[begin DOCUMENT EXCERPT]

This season isn’t shaping up to be as bad as the usual suspects claimed… but it’s not looking great either. It’s too early to tell for sure, but our one possibility for a breakout hit is currently Rakudai Kishi no Cavalry, or A Tale of Worst One according to it’s Engrishy translation. Asterisk War takes the same formula of a blazing hot redhead (heh, I kill me) with a Japanese guy, and turns it into junk, while Comet Lucifer is about as confused as they come. I was intrigued by Owarimonogatari, and disappointed by Heavy Object. At least Ushio and Tora looks to being continuing into the new season. Also, I have no idea where Underwater Ray Romano, uh, I mean Utawarerumono, is going — i never saw the original, either, so I have no expectations.
I understand that there’s also a couple of other shows about sports, divine lolis, non-AMA (or even JMA) approved doctors, colorful apps that should be deleted, colorless apps that should be deleted, brainless bodies trained in chivalry, and diabolk reverse harems. I have no interest in those, and had to drink heavily this weekend to forget ever watching the first episode of one of them. Fortunately, I mostly succeeded.

[end DOCUMENT EXCERPT]

=== GOALS ===
- A) In the anime season post, which show is named as the one possibility for a breakout hit?
- B) From the anime season post, copy out word for word the stretch from "This season isn’t" through "have no expectations.".

[begin DATA SUPPLIED]

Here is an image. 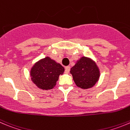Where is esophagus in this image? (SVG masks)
Instances as JSON below:
<instances>
[{
  "mask_svg": "<svg viewBox=\"0 0 130 130\" xmlns=\"http://www.w3.org/2000/svg\"><path fill=\"white\" fill-rule=\"evenodd\" d=\"M70 66H67L65 67V72L66 73H69V72H70Z\"/></svg>",
  "mask_w": 130,
  "mask_h": 130,
  "instance_id": "34e87169",
  "label": "esophagus"
}]
</instances>
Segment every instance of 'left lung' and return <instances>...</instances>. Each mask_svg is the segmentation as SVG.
<instances>
[{
  "mask_svg": "<svg viewBox=\"0 0 130 130\" xmlns=\"http://www.w3.org/2000/svg\"><path fill=\"white\" fill-rule=\"evenodd\" d=\"M70 72L75 84L83 89L93 87L100 77V72L95 63L86 57L78 60Z\"/></svg>",
  "mask_w": 130,
  "mask_h": 130,
  "instance_id": "obj_1",
  "label": "left lung"
}]
</instances>
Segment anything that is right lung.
<instances>
[{"label": "right lung", "instance_id": "obj_1", "mask_svg": "<svg viewBox=\"0 0 130 130\" xmlns=\"http://www.w3.org/2000/svg\"><path fill=\"white\" fill-rule=\"evenodd\" d=\"M64 68L50 58L46 57L35 63L30 71L31 80L38 88L51 89L55 87Z\"/></svg>", "mask_w": 130, "mask_h": 130}]
</instances>
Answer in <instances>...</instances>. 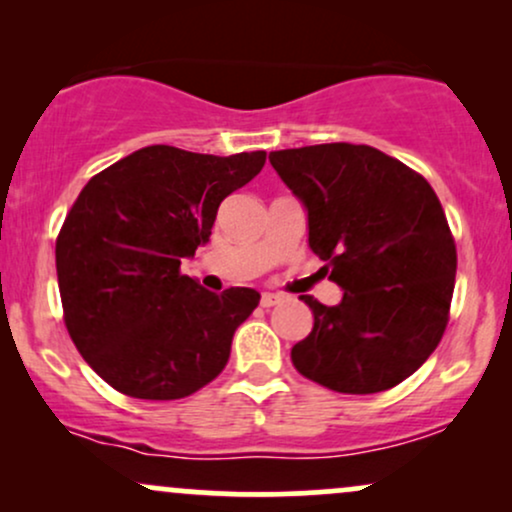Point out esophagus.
<instances>
[{"mask_svg":"<svg viewBox=\"0 0 512 512\" xmlns=\"http://www.w3.org/2000/svg\"><path fill=\"white\" fill-rule=\"evenodd\" d=\"M284 301V296H279V293H262V305L264 308H272V305H276V303H281Z\"/></svg>","mask_w":512,"mask_h":512,"instance_id":"34e87169","label":"esophagus"}]
</instances>
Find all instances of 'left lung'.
I'll use <instances>...</instances> for the list:
<instances>
[{
    "mask_svg": "<svg viewBox=\"0 0 512 512\" xmlns=\"http://www.w3.org/2000/svg\"><path fill=\"white\" fill-rule=\"evenodd\" d=\"M269 163L308 214V245L344 291L332 308L301 296L313 332L291 349L305 378L346 395L407 380L448 325L457 252L436 192L366 144L272 151Z\"/></svg>",
    "mask_w": 512,
    "mask_h": 512,
    "instance_id": "8db88e82",
    "label": "left lung"
}]
</instances>
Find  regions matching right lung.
<instances>
[{"mask_svg": "<svg viewBox=\"0 0 512 512\" xmlns=\"http://www.w3.org/2000/svg\"><path fill=\"white\" fill-rule=\"evenodd\" d=\"M267 154H192L154 144L86 182L57 236L64 322L84 361L117 392L180 399L226 368L255 289L207 291L180 274L207 245L219 204Z\"/></svg>", "mask_w": 512, "mask_h": 512, "instance_id": "right-lung-1", "label": "right lung"}]
</instances>
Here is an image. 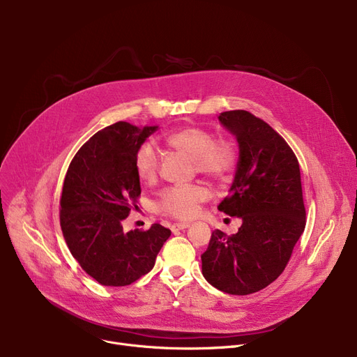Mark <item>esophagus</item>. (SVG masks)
<instances>
[{
	"mask_svg": "<svg viewBox=\"0 0 357 357\" xmlns=\"http://www.w3.org/2000/svg\"><path fill=\"white\" fill-rule=\"evenodd\" d=\"M190 227V224L188 222H175L174 226L171 227V230L175 233V231H179V230H185V229H188Z\"/></svg>",
	"mask_w": 357,
	"mask_h": 357,
	"instance_id": "esophagus-1",
	"label": "esophagus"
}]
</instances>
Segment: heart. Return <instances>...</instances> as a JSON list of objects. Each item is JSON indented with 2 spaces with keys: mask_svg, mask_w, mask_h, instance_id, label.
<instances>
[{
  "mask_svg": "<svg viewBox=\"0 0 357 357\" xmlns=\"http://www.w3.org/2000/svg\"><path fill=\"white\" fill-rule=\"evenodd\" d=\"M166 144L194 159V166L199 174L213 178L226 176L236 163V150L227 142H215L210 131L199 127H182L165 139ZM135 166L143 182H152L159 171V155L153 143L146 142L139 146ZM208 192L199 185H178L165 188L156 207L162 214L179 220L192 218L199 204L207 199Z\"/></svg>",
  "mask_w": 357,
  "mask_h": 357,
  "instance_id": "obj_1",
  "label": "heart"
}]
</instances>
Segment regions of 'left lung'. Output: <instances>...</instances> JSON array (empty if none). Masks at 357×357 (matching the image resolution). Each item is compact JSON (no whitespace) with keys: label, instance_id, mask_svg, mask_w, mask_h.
<instances>
[{"label":"left lung","instance_id":"obj_1","mask_svg":"<svg viewBox=\"0 0 357 357\" xmlns=\"http://www.w3.org/2000/svg\"><path fill=\"white\" fill-rule=\"evenodd\" d=\"M220 124L234 136L238 159L229 197L218 210L238 217L233 236L215 230L201 255L202 275L214 288L249 295L284 272L305 229L299 163L288 143L245 109L221 112Z\"/></svg>","mask_w":357,"mask_h":357}]
</instances>
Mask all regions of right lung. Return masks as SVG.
Segmentation results:
<instances>
[{"label":"right lung","mask_w":357,"mask_h":357,"mask_svg":"<svg viewBox=\"0 0 357 357\" xmlns=\"http://www.w3.org/2000/svg\"><path fill=\"white\" fill-rule=\"evenodd\" d=\"M159 126L111 124L75 155L63 181L61 227L72 256L104 287H126L149 273L171 230H123L140 195L135 156Z\"/></svg>","instance_id":"obj_1"}]
</instances>
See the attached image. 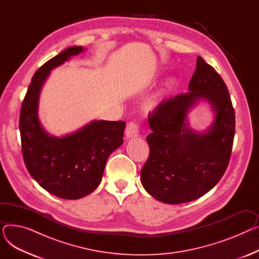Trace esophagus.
I'll return each instance as SVG.
<instances>
[{"label":"esophagus","mask_w":259,"mask_h":259,"mask_svg":"<svg viewBox=\"0 0 259 259\" xmlns=\"http://www.w3.org/2000/svg\"><path fill=\"white\" fill-rule=\"evenodd\" d=\"M126 137L127 139H132V138H138L139 133H140V125L137 124V122H129L126 127Z\"/></svg>","instance_id":"1"}]
</instances>
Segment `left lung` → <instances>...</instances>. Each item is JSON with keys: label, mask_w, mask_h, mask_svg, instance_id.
I'll return each instance as SVG.
<instances>
[{"label": "left lung", "mask_w": 259, "mask_h": 259, "mask_svg": "<svg viewBox=\"0 0 259 259\" xmlns=\"http://www.w3.org/2000/svg\"><path fill=\"white\" fill-rule=\"evenodd\" d=\"M190 92L159 103L149 112L150 154L141 171L146 191L170 205L192 201L209 192L225 174L232 152L235 113L222 76L197 57ZM200 99L212 106L214 121L197 134L187 125L188 110Z\"/></svg>", "instance_id": "1"}]
</instances>
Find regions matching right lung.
<instances>
[{"instance_id": "1", "label": "right lung", "mask_w": 259, "mask_h": 259, "mask_svg": "<svg viewBox=\"0 0 259 259\" xmlns=\"http://www.w3.org/2000/svg\"><path fill=\"white\" fill-rule=\"evenodd\" d=\"M81 46L63 50L34 73L22 103L20 132L24 162L30 175L49 193L78 199L101 184L106 161L122 144L126 122L93 120L71 134L56 138L40 126L39 92L50 71L83 51Z\"/></svg>"}]
</instances>
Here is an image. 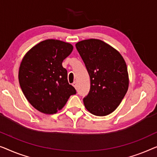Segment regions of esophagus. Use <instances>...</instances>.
Here are the masks:
<instances>
[{"mask_svg":"<svg viewBox=\"0 0 157 157\" xmlns=\"http://www.w3.org/2000/svg\"><path fill=\"white\" fill-rule=\"evenodd\" d=\"M72 85L74 86V87L75 88V89L77 90V88H78V85H77V82H74L73 83H72Z\"/></svg>","mask_w":157,"mask_h":157,"instance_id":"esophagus-1","label":"esophagus"}]
</instances>
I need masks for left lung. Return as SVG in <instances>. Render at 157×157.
I'll return each instance as SVG.
<instances>
[{
  "mask_svg": "<svg viewBox=\"0 0 157 157\" xmlns=\"http://www.w3.org/2000/svg\"><path fill=\"white\" fill-rule=\"evenodd\" d=\"M90 78V90L83 102L96 116L112 113L125 96L129 86L124 59L115 49L98 39L75 45Z\"/></svg>",
  "mask_w": 157,
  "mask_h": 157,
  "instance_id": "obj_1",
  "label": "left lung"
}]
</instances>
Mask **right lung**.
Segmentation results:
<instances>
[{
  "mask_svg": "<svg viewBox=\"0 0 157 157\" xmlns=\"http://www.w3.org/2000/svg\"><path fill=\"white\" fill-rule=\"evenodd\" d=\"M71 44L46 40L28 51L21 63L20 86L33 107L45 114L56 113L76 94L68 83L67 71L62 65L71 53Z\"/></svg>",
  "mask_w": 157,
  "mask_h": 157,
  "instance_id": "add662e5",
  "label": "right lung"
}]
</instances>
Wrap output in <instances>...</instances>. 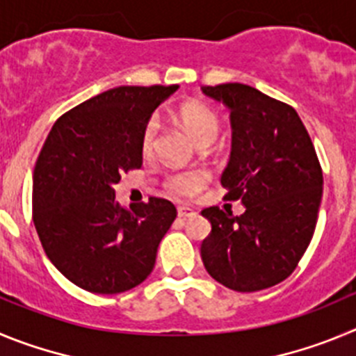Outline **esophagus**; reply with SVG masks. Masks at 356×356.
<instances>
[{
	"instance_id": "1",
	"label": "esophagus",
	"mask_w": 356,
	"mask_h": 356,
	"mask_svg": "<svg viewBox=\"0 0 356 356\" xmlns=\"http://www.w3.org/2000/svg\"><path fill=\"white\" fill-rule=\"evenodd\" d=\"M177 214H179V218H182V220H186V218H191V216H195V211L191 209V207H184V206H181V207H177Z\"/></svg>"
}]
</instances>
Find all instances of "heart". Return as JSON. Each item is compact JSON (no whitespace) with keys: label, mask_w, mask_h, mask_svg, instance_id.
Here are the masks:
<instances>
[{"label":"heart","mask_w":356,"mask_h":356,"mask_svg":"<svg viewBox=\"0 0 356 356\" xmlns=\"http://www.w3.org/2000/svg\"><path fill=\"white\" fill-rule=\"evenodd\" d=\"M182 124L198 143L214 142L220 133V118L206 104L200 102H188L179 110ZM158 120L150 118L145 124L142 133V150L143 154H150L156 147V136H158ZM206 184V175L202 172H174L166 177L165 186L172 195L181 198H190L200 191L202 186Z\"/></svg>","instance_id":"heart-1"}]
</instances>
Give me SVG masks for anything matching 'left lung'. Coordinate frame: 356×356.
Listing matches in <instances>:
<instances>
[{
  "label": "left lung",
  "instance_id": "1",
  "mask_svg": "<svg viewBox=\"0 0 356 356\" xmlns=\"http://www.w3.org/2000/svg\"><path fill=\"white\" fill-rule=\"evenodd\" d=\"M230 110L232 150L222 174L227 200L245 213L220 207L202 214L211 234L200 246L207 273L239 293L286 280L305 254L323 197V170L296 110L243 83L202 86Z\"/></svg>",
  "mask_w": 356,
  "mask_h": 356
}]
</instances>
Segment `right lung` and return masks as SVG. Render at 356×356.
Segmentation results:
<instances>
[{
    "mask_svg": "<svg viewBox=\"0 0 356 356\" xmlns=\"http://www.w3.org/2000/svg\"><path fill=\"white\" fill-rule=\"evenodd\" d=\"M179 85L117 86L63 113L33 170V223L49 261L90 293L142 284L177 209L165 198L118 206L113 186L142 166V133Z\"/></svg>",
    "mask_w": 356,
    "mask_h": 356,
    "instance_id": "obj_1",
    "label": "right lung"
}]
</instances>
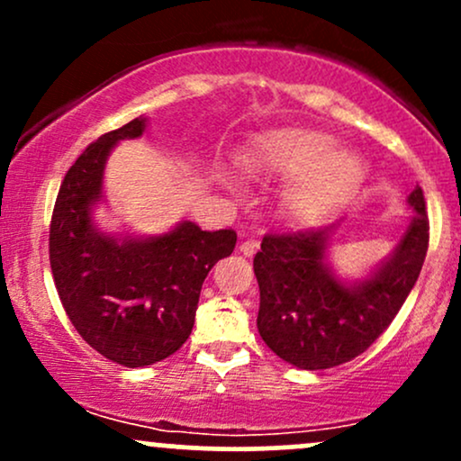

[end DATA SUPPLIED]

=== ANSWERS PER TASK ===
- A) Rakudai Kishi no Cavalry.

- B)
This season isn’t shaping up to be as bad as the usual suspects claimed… but it’s not looking great either. It’s too early to tell for sure, but our one possibility for a breakout hit is currently Rakudai Kishi no Cavalry, or A Tale of Worst One according to it’s Engrishy translation. Asterisk War takes the same formula of a blazing hot redhead (heh, I kill me) with a Japanese guy, and turns it into junk, while Comet Lucifer is about as confused as they come. I was intrigued by Owarimonogatari, and disappointed by Heavy Object. At least Ushio and Tora looks to being continuing into the new season. Also, I have no idea where Underwater Ray Romano, uh, I mean Utawarerumono, is going — i never saw the original, either, so I have no expectations.